Critics argue that the government should not have invested so heavily in the banking industry.

“It seems to me [TARP] should be terminated,” said Randall Holcombe, an economics professor at Florida State University and a fellow at the Independent Institute, a nonprofit that studies political economics. “I don’t think it’s a benefit for the government to own the banks.”

Rep. Carol Shea-Porter, D-N.H., voted against the Emergency Economic Stabilization Act, which included TARP. She argues that there was little oversight attached to it and that the money would have been better spent elsewhere.

“We would have been better off investing the money in people on Main Street,” Shea-Porter said in an interview Thursday.

The Senate approved the legislation by a substantial margin, and the House, on its second try, passed it by a narrower vote. Without the legislation, Gregg argues, “cataclysmic failure” would have been worldwide and immediate.

The focus this fall in Congress is on what TARP has accomplished and how much longer it needs to continue.

Banks have repaid $70 billion so far, and the government has received nearly $7 billion in interest payments, according to the Government Accountability Office report.

Gregg said that if Geithner chooses to extend the program, all of the money returned by the banks so far and likely to be returned in the future should go toward reducing the national debt.

“There are a lot of people that want to get their hands on the money that’s coming back,” Gregg said.

Meg Reilly, a Treasury spokeswoman, declined to comment on the extension possibility because Geithner hasn’t made a decision. She said an extension would not be a commitment of additional funds.

Senate Banking, Housing and Urban Affairs Committee hearings lately have centered, in part, on the Treasury’s use of TARP funds to bail out the automobile industry.

In creating TARP to be flexible in order to stave off whatever risks might arise, Gregg said, the legislation made automaker bailouts possible, a step he strongly disagrees with.

Robert Hansen, senior associate dean at Dartmouth College’s Tuck School of Business, called the use of TARP funds to bail out carmakers a “complete betrayal” of the program’s purpose.

“The car industry [crisis] was not because of the credit crisis,” he said. “That was a long-term problem. And they went bankrupt anyway.”

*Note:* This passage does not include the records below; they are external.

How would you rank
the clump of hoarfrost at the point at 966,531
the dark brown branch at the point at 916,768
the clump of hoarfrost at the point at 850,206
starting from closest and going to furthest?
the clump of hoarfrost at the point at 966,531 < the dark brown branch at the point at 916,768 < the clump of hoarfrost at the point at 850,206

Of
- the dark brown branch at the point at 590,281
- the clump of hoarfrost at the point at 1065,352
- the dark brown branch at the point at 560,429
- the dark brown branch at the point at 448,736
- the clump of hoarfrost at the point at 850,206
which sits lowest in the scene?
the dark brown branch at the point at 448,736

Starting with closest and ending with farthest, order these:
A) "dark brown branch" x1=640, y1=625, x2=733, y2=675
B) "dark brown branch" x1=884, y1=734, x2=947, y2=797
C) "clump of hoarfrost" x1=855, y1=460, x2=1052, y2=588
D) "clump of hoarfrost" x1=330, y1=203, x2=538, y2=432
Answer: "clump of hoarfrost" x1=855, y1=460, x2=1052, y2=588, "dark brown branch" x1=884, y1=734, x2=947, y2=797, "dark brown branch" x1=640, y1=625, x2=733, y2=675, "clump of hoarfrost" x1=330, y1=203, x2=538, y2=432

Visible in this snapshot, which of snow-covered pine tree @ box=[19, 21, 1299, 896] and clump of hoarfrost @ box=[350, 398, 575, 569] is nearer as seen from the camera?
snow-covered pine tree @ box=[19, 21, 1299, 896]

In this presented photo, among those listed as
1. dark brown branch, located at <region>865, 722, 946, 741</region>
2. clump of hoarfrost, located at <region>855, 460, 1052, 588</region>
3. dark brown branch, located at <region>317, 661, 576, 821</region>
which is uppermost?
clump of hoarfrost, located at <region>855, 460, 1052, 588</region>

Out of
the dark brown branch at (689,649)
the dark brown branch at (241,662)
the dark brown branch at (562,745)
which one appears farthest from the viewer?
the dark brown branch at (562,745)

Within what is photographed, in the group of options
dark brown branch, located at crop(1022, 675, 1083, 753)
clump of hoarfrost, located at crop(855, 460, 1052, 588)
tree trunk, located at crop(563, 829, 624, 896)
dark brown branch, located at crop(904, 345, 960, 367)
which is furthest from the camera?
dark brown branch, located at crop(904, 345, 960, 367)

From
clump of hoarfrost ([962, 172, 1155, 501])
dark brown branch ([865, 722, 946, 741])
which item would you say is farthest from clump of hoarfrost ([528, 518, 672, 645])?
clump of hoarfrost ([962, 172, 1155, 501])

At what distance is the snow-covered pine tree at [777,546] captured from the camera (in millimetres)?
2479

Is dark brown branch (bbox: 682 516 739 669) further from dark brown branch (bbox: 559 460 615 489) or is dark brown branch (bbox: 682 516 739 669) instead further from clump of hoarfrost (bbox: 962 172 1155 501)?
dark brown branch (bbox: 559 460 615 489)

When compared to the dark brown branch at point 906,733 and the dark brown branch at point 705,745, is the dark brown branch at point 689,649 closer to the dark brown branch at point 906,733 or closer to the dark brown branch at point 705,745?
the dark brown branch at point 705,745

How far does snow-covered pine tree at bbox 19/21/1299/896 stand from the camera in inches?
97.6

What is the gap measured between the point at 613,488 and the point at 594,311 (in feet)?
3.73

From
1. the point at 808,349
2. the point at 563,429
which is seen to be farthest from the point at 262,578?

Still, for many economists, there is no arguing that enacting the TARP program was better than doing nothing at all.

“Something had to be done,” Hansen said.

“TARP was, in my judgment, heroic,” said Terry Connelly, a former investment banker and dean of the Ageno School of Business at Golden Gate University in San Francisco. “It’s not a pretty thing for the government to do, but they stopped a nightmare for everybody.”